◆ **SELECTED TEXT**
- - -
2.3   Text Retrieval on the Second Day (Level 2)
For Level 2 we applied a similar methodology adopted for Level 1 with the
difference that instead of using the external collection (the one about Nepal
earthquake filtered by Nepal’s entities), we expanded the queries with terms
extracted from the relevant tweets of the first day of the SMERP collection.
Such tweets were annotated as relevant from SMERP organizers and released
after Level 1 was completed.
    We expected that this would improve the results of our runs because the
Nepal collection, despite our filtering based on entities specific of Nepal, may
contain contry-specific terms that can be noisy. Similar to the methodology,
adopted for Level 1, we decided to manually select the expansion terms. Hence,
our methods are characterized as semi-automatic.
    We submitted three different runs. Similar to Level 1, the first run (USI 2 1)
- - -
Records from a dataset
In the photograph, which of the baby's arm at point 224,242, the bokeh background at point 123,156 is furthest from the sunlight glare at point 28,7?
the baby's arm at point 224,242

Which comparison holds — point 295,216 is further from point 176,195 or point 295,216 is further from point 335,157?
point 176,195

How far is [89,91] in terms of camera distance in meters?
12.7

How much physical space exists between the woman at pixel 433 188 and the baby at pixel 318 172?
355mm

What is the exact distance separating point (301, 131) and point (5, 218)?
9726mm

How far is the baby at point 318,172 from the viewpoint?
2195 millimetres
- - -
◆ **EXERCISE A**
According to the text on Level 2 retrieval, where did the expansion terms for the Level 2 queries come from?
◆ **EXERCISE B**
Transcribe part of the text on Level 2 retrieval, starting at the words "For Level 2" and stopping after "the SMERP collection.".
◆ **EXERCISE C**
Translate this sentence from the text on Level 2 retrieval into Spanish: "Hence, our methods are characterized as semi-automatic."

◆ **ANSWER A**
They came from the relevant tweets of the first day of the SMERP collection.

◆ **ANSWER B**
For Level 2 we applied a similar methodology adopted for Level 1 with the
difference that instead of using the external collection (the one about Nepal
earthquake filtered by Nepal’s entities), we expanded the queries with terms
extracted from the relevant tweets of the first day of the SMERP collection.

◆ **ANSWER C**
Por lo tanto, nuestros métodos se caracterizan como semiautomáticos.